WHAT YOU WILL DO: Write out the lines below once more, exactly as they appear. Do not include pictures.

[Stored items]

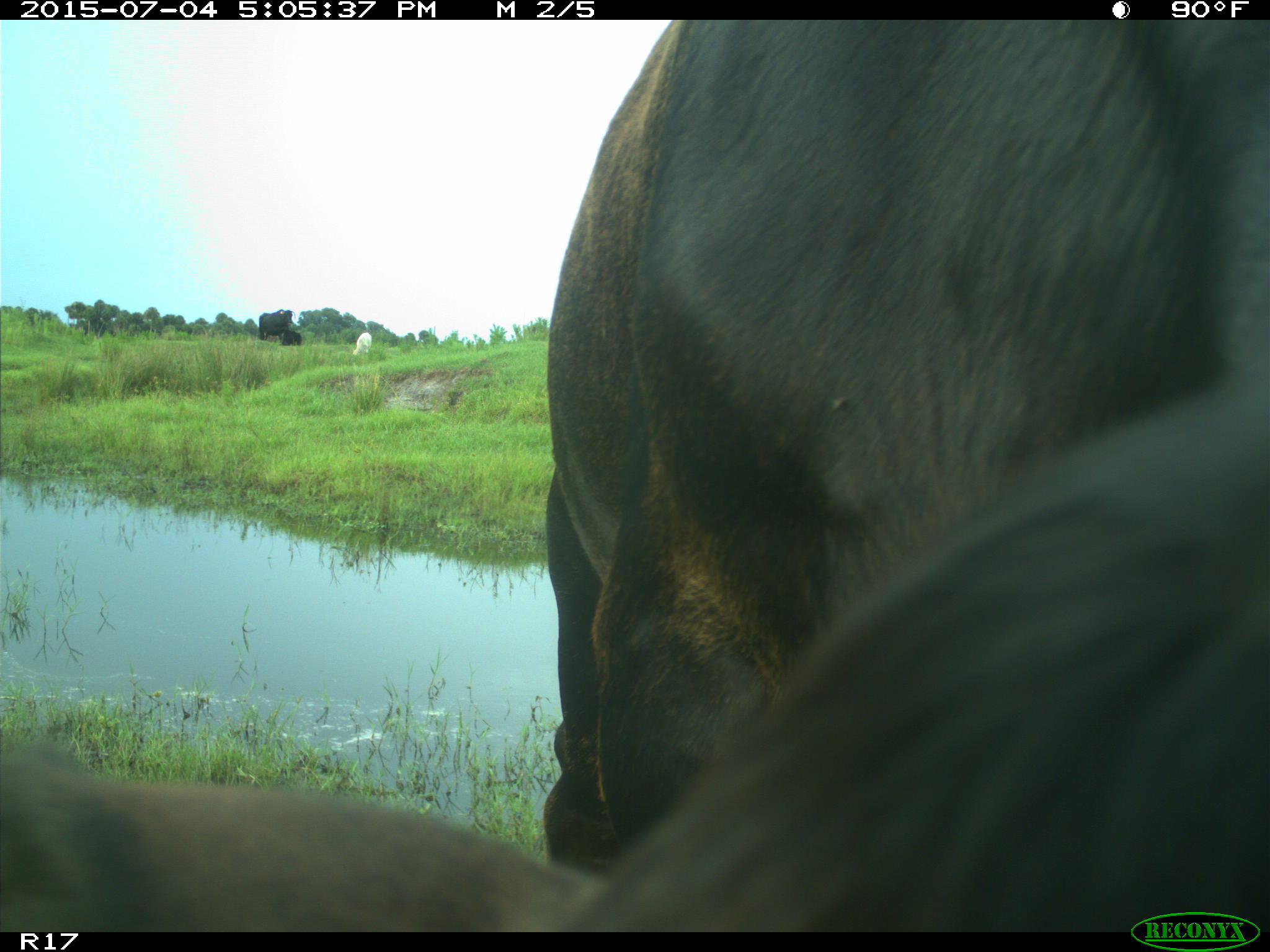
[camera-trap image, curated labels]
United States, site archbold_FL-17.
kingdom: Animalia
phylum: Chordata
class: Mammalia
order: Artiodactyla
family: Bovidae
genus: Bos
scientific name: Bos taurus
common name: domestic cow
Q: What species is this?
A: Bos taurus (domestic cow).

SOLUTION BELOW:
[camera-trap image, curated labels]
United States, site archbold_FL-17.
kingdom: Animalia
phylum: Chordata
class: Mammalia
order: Artiodactyla
family: Bovidae
genus: Bos
scientific name: Bos taurus
common name: domestic cow
Q: What species is this?
A: Bos taurus (domestic cow).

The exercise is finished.